CLIMATE CHANGE IS A HEALTH CRISIS
Climate change is a threat that looms large on the horizon – and yet it often seems to be a danger that will remain in the distance forever and will never catch up to us – until one day it does, just like COVID-19. Extreme weather events and trends such as higher temperatures and rising sea levels are raising the rate of death and disease, disrupting healthcare, and escalating costs. As climatic conditions move out of the “Goldilocks zone” in which species – humans included – evolved, the speed and scale of compounding effects may overwhelm societies, businesses, and governments around the world.
The health and life sciences sector is part of the problem: If the sector were a country, it would be the fifth-largest emitter of greenhouse gases on Earth due to the production, transport, and disposal of products and services across the life sciences supply chain.
However, this sector is also a crucial part of the solution: It has the opportunity to mediate the health impact of climate change, and to minimize the harm and inequities for patients, staff, and societies.
Health and economic disparities are magnified by climate change.
A Threat Multiplier
Climate change is the biggest global health threat of the 21st century. The below chart from Marsh McLennan Advantage’s Climate Health Threat Illustrator shows that the dangerous impact on health is complex and varied. Climate change will exacerbate the burden of every major disease category: infectious disease, chronic disease, mental health, injuries, and deaths.
Environmental events and trends harm people’s health directly and indirectly by altering complex and interdependent pathways — ones that are both natural and manmade (see exhibit). These pathways act as environmental, social, and economic determinants of health. For example, more frequent and intense storms can inflict more damage and injury – this is a direct result; they also can inflict more death by disrupting urgent and essential medical care – an indirect effect.
Climate impacts on health range from mild to severe and from acute to chronic. Wildfires and floods, for example, cause an initial spike in physical and mental health needs during each disaster, followed by a long tail of lasting poor health. Over time, this long tail amounts to multiples of the original surge in healthcare costs and productivity loss. Risks and outcomes once perceived as far off in time or space are unfolding. In time, they will intensify in both developed and developing countries.
Health and economic disparities are magnified by climate change, with the people and places the worst hit being least capable of coping. For example, the elderly, the poor, and people with pre-existing conditions face greater mortality risk during heatwaves. Rising temperatures and sea levels threaten both lives and livelihoods in tropical islands and regions, undermining their capacity to respond to catastrophes.

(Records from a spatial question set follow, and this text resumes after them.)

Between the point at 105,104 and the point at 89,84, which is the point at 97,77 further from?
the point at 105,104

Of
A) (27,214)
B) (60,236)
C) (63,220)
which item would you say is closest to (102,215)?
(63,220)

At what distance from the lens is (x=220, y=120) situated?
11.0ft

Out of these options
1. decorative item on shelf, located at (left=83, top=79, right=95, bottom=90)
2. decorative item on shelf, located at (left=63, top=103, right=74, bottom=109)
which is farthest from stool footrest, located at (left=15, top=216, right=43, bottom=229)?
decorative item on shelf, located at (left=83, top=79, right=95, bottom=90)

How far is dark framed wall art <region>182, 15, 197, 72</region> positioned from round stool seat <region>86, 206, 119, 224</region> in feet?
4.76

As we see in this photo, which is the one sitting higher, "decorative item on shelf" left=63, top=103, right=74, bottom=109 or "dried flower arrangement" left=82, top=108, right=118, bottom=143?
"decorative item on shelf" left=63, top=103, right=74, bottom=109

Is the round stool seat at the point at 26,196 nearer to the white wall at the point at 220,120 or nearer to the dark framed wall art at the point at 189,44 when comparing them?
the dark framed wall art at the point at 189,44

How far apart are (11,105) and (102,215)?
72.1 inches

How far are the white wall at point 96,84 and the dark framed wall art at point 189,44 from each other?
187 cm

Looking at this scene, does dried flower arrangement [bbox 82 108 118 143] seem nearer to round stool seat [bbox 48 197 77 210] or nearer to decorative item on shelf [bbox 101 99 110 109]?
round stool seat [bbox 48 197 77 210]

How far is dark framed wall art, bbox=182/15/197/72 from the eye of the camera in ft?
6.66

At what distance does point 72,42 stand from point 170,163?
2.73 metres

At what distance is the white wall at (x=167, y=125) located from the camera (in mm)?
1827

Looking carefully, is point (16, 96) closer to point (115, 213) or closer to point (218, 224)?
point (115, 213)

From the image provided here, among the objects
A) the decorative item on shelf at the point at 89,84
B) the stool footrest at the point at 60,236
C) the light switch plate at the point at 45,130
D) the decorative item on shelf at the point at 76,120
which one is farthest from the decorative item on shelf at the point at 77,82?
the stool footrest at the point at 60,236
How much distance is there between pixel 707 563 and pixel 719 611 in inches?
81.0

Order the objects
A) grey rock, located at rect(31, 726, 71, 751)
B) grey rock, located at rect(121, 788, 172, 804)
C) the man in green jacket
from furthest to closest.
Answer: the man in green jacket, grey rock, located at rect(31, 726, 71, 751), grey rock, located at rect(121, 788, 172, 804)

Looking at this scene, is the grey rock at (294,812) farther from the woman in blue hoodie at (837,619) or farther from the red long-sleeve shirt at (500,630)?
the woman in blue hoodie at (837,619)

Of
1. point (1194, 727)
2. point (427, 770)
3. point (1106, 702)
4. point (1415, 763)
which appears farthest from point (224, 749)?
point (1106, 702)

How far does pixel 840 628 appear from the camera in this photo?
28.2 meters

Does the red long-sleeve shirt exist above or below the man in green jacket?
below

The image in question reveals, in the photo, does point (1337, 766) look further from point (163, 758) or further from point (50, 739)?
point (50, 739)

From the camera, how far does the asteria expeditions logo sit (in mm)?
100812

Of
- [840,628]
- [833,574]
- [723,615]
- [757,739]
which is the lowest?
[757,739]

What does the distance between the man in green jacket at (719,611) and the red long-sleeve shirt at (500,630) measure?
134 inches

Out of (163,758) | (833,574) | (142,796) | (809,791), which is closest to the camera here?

How Climate Change Impacts Health and Well-Being
Mortality risk will rise. More frequent and intense heatwaves will increase the risk of early death. Annual heat-related deaths could increase nine-fold in the US, from about 12,000 now to more 100,000 by 2100 in a high-emissions scenario. Besides the elderly, others at greater risk are children, the poor, and those with pre-existing conditions. As the planet warms, intensifying cyclones and hurricanes are likely to bring stronger winds and rain – and disrupt hospitals and other healthcare providers. In the three months after Hurricane Maria hit Puerto Rico in 2017, for example, one-third of casualties may have died because medical care was disrupted or delayed.
People will experience more injuries. Hotter days are likely to increase the risk of self-harm and interpersonal violence. Hypotheses as to why this correlation exists range from climate-induced resource strain to people’s varying psychological responses to heat. In a high-emissions scenario, there may be 9,000 to 40,000 more suicides in the US and Mexico by 2050, as well as an additional 3.2 million violent crimes in the US by 2100. Rising ocean temperatures degrade coral reefs that ordinarily dissipate energy from sea waves, weakening a natural defense against coastal erosion, storms, and floods in low-lying coastal areas. By 2045, in a business-as-usual scenario, severe coral bleaching could expose 26 million people across the Philippines, Indonesia, and Malaysia to injuries during storm surges.

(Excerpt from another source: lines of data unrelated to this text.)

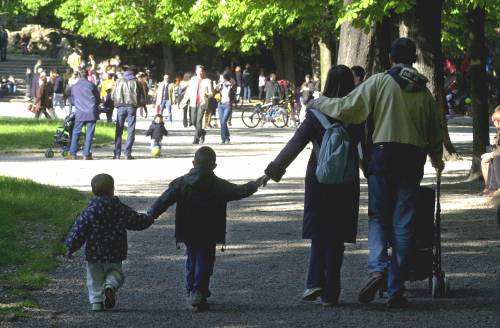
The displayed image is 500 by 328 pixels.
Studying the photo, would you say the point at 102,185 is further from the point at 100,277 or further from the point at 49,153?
the point at 49,153

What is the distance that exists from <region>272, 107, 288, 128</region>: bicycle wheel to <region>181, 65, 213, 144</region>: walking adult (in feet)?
35.4

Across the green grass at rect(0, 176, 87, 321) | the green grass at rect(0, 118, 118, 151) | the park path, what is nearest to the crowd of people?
the park path

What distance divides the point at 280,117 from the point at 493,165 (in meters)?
27.1

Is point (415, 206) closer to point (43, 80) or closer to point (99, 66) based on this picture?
point (43, 80)

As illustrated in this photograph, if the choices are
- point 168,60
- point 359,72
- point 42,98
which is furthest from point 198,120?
point 168,60

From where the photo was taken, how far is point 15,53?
70312 millimetres

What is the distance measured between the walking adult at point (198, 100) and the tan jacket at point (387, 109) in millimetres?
21904

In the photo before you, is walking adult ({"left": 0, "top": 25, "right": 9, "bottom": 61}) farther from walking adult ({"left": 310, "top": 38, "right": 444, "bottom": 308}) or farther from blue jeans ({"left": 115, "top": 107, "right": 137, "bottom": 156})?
walking adult ({"left": 310, "top": 38, "right": 444, "bottom": 308})

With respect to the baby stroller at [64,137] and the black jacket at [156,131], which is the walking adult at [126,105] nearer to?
the black jacket at [156,131]

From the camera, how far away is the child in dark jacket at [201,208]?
8.75m

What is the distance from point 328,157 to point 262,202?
8634 millimetres

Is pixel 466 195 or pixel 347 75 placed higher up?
pixel 347 75

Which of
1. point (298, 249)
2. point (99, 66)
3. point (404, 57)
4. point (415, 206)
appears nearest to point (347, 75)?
point (404, 57)

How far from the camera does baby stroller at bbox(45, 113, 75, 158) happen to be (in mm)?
25516
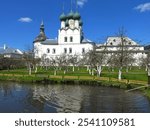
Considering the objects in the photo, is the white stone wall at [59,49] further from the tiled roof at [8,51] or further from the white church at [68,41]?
the tiled roof at [8,51]

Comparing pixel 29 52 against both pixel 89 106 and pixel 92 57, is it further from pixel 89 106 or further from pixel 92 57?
pixel 89 106

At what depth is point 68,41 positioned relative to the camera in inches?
4328

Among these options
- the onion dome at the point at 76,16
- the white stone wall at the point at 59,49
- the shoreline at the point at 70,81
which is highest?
the onion dome at the point at 76,16

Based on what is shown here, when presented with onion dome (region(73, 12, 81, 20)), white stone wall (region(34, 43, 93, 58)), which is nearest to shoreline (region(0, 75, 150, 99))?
white stone wall (region(34, 43, 93, 58))

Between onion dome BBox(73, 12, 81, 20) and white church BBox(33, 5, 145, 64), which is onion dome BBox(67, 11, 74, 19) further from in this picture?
onion dome BBox(73, 12, 81, 20)

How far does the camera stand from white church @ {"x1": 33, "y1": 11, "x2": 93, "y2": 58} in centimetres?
10831

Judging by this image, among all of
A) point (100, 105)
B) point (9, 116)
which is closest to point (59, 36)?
point (100, 105)

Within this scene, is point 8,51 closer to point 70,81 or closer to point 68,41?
point 68,41

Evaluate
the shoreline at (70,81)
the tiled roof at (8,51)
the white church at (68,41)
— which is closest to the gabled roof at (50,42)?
the white church at (68,41)

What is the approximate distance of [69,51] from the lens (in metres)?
109

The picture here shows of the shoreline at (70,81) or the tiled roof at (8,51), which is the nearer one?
the shoreline at (70,81)

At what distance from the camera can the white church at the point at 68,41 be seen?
10831 centimetres

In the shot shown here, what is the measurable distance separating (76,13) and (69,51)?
47.2 feet

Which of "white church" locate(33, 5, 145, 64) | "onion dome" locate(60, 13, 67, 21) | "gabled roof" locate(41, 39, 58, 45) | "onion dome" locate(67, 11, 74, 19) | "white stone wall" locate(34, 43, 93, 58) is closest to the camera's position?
"white stone wall" locate(34, 43, 93, 58)
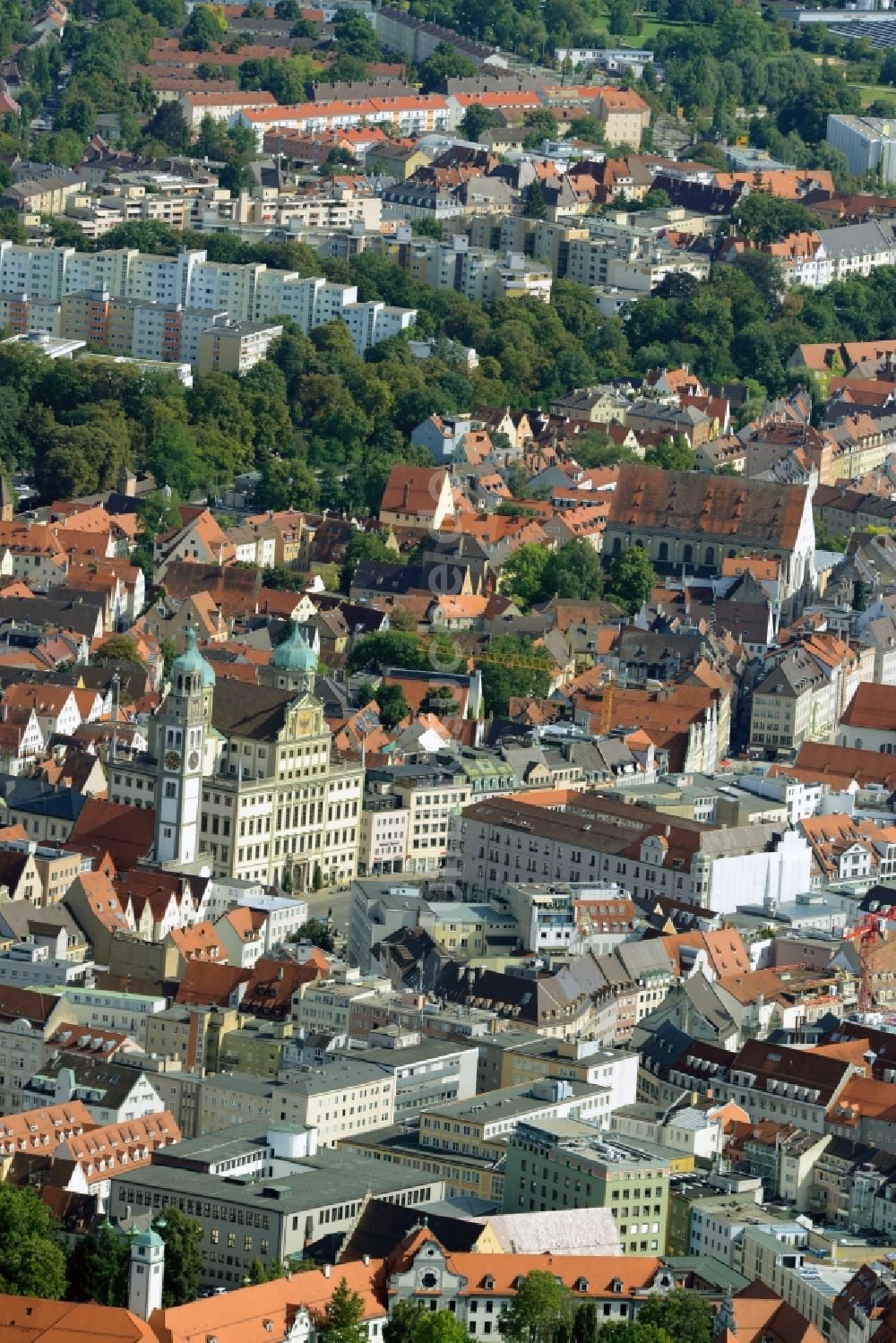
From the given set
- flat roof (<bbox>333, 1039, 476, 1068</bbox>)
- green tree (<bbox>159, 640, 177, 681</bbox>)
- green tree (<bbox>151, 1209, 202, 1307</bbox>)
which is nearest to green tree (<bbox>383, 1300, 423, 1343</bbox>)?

Infectious disease will pose a greater threat. Climate change and air pollution act as risk multipliers increasing the risk of infection and death from respiratory diseases such as COVID-19. In the US, a small increase in long-term exposure to fine particulate pollution (PM 2.5) is associated with an eight percent increase of dying from COVID-19. Rising temperatures are spreading existing diseases and releasing long-dormant plagues. Dengue could spread to the Southeastern US by 2050 as mosquito transmission zones expand from the tropics. Arctic heatwaves are thawing permafrost and could revive sleeping pathogens, such as bacteria and viruses that cause anthrax, smallpox, or the 1918 influenza pandemic.

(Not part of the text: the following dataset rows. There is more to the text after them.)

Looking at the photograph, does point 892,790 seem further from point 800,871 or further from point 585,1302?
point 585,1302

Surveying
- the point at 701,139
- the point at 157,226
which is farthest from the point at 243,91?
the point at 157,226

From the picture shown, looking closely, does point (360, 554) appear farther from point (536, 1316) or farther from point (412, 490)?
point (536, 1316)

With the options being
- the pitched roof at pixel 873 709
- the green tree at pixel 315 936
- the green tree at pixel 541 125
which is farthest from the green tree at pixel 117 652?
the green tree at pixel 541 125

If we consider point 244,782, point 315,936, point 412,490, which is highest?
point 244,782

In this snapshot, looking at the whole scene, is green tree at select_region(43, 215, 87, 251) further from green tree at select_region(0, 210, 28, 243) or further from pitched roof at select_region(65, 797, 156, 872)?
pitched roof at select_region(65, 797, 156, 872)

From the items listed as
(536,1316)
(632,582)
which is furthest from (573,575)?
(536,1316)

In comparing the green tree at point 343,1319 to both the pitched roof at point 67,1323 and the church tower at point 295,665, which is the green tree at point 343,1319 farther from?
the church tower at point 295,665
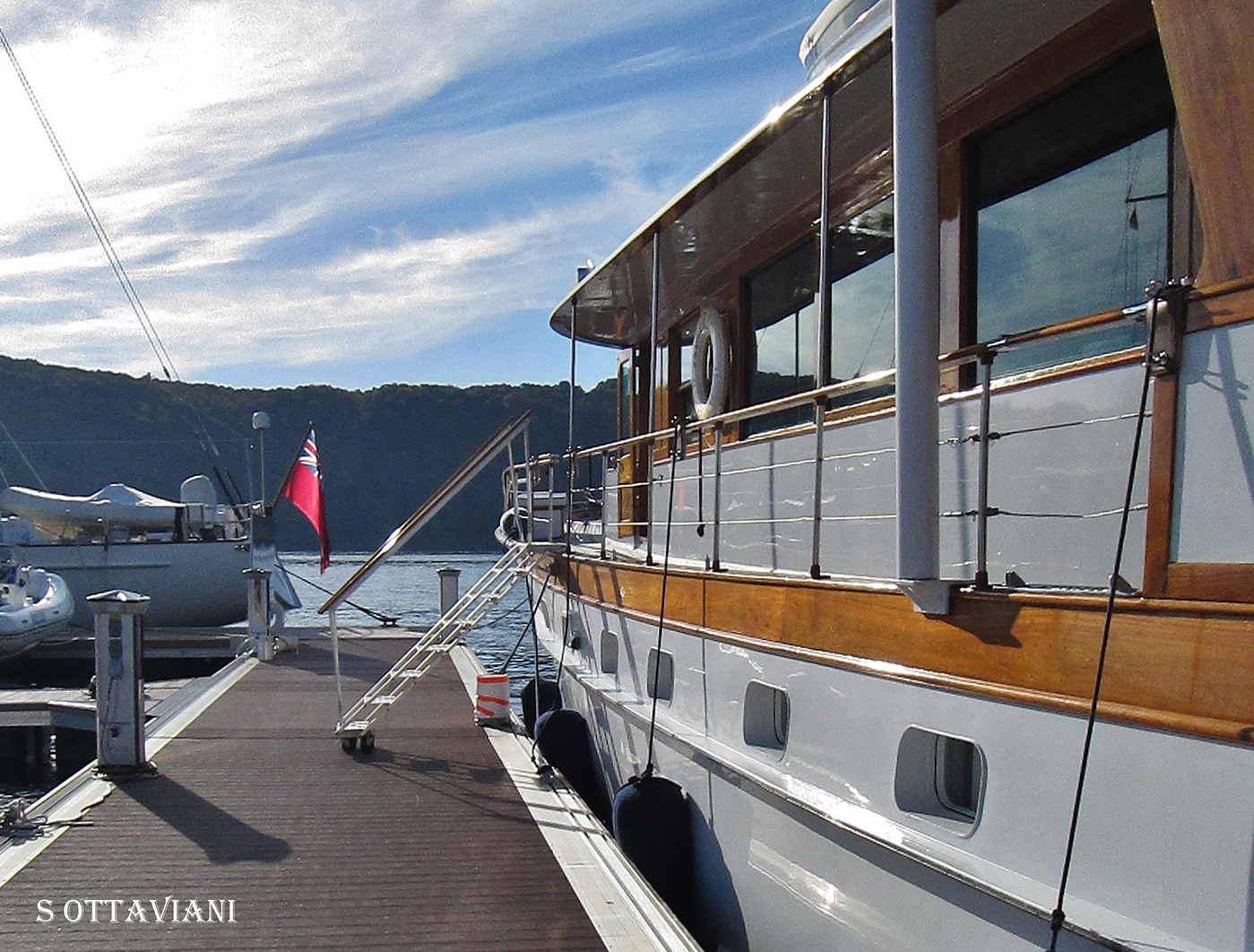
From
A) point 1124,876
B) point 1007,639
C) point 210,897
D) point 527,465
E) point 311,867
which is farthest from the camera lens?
point 527,465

Chronic disease prevalence and related vulnerabilities will increase. Pre-existing conditions (for example, diabetes) and common medications, such as Angiotensin-converting enzyme (ACE) inhibitors, reduce the body’s ability to cope with heat. As populations age and heatwaves become common, people may become more susceptible to dehydration and heat-related illnesses. Consider, for example, that short-term heat exposure spiked the relative risk of heart attacks in Germany from 1987 to 2014 – particularly for diabetics. As fire seasons grow longer and more severe, chronic ill health and significant costs related to smoke exposure are surging. In 2019, for example, the Black Summer bushfires affected 80 percent of Australia’s population. Premature deaths and hospital admissions accounted for more than half of the total costs of the fires. Survivors may face an increased risk of cancer as well as respiratory and heart disease.
Mental health issues will become more prevalent. Extreme weather can result in lasting mental illness. After severe flooding in England in 2013, for example, an estimated 37 percent of affected households suffered from anxiety, depression, or post-traumatic stress; public health and welfare costs are estimated to have topped $32 million. These symptoms can persist for years. Droughts, floods, hunger, and poverty are triggering forced migration from Central America’s Dry Corridor, for example, with migrants who are exposed to violence at home or in transit, suffering psychological impact. Some 56 percent of migrants screened in Mexico, for instance, had either moderate or serious symptoms of anxiety, depression, or post-traumatic stress.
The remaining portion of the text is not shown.